A few months ago, my mobile phone company contacted me once again to offer the latest model new phones for my wife and me. I told the agent that I did not believe her at which point I reiterated my previous situation. She said she understood but assured me that the new phones were free and I would stay on my current plan; I would just have to commit to it for another two years. After much further discussion and skepticism, I was finally convinced that the offer of a free phone with no increase in my monthly service rate was legitimate. Thus, I agreed to have the phone company send me two new phones. I admit that after the new phones arrived, the agents were very patient and helpful in assisting me in moving my data, etc., from my old phones to my new phones and properly getting the new phones up and running.
I then returned my old phones to the company. By the way, the old mobile phone service centers are now only sales agents that can sell you a new phone and sign you up for a new service. When I asked the agent who called about just going to the local mobile phone store to get the same deal, I was informed that the store could not offer this deal. Based on the experience of other family members dealing with the local phone store, I believe it.
For the first couple of months, everything was fine; the phones worked well and my monthly bill remained the same. Then I got a text message from my mobile phone company. “Notice of Account Change / (Company) – We didn’t receive the trade-in phone needed to keep the 0/mo. promo price for phone on line 937-xxx-xxxx. Your payment is now XX.XX/mo.” I received two such texts; one for each phone. I immediately called the phone company. The agent on the other end of the line informed me that the company had no record of receiving my returned phones. Fortunately, I had the UPS tracking number for the shipment in hand. I provided the number to the agent who then confirmed that indeed the phones had been received at their primary way station. She then placed the additional payments on hold while informing the receiving area to look for the phones. So far, I have not been charged for the old phones even though I have never received confirmation that they have found them.

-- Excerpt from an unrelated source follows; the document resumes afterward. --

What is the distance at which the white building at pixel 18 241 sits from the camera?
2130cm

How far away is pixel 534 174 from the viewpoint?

This sounded eerily familiar to an incident my son-in-law told about sometime earlier (which is why I was especially diligent to keep and have the tracking number document handy). He told me that he returned his old phone upon receiving a new one, but, he failed to keep the tracking information. The phone company (a different company from mine) stated that he would be charged each month for the old phone until he paid it off and if he failed to honor his contract, they would sue him which would hurt his credit rating.
Fortunately, he had replacement insurance coverage on the phone. However, when he contacted the insurance company, the first thing he heard was a recording stating, “If this call is in regards to charges caused by your phone company claiming they have not received your old phone, hang up now and call your phone provider; otherwise, select one of the following options….” Once my son-in-law made his selection, the message repeated at least one more time before he was able to talk to a live person. Get the picture?
Certainly, your mobile phone company — whichever one — may be offering some great deals at the moment, and they are legitimately great deals provided you do not get stuck with an extra monthly payment wherein the phone company claims they never received the returned device. Thus, always do the following as a minimum:
• Log the exact time, date, and location where you submitted your return package;
• Use a manned return office where you can obtain a paper receipt; do NOT use a remote drop box;
• Obtain a receipt from the UPS or FedEx agent with the tracking number on it. Guard this receipt as if losing it could cost you a lot of money — because losing/misplacing it very well may!
• I also suggest that you keep a log of everyone to whom you talk at the phone company. Record the agent’s name, time, and date you talked, and pertinent information discussed during the phone call.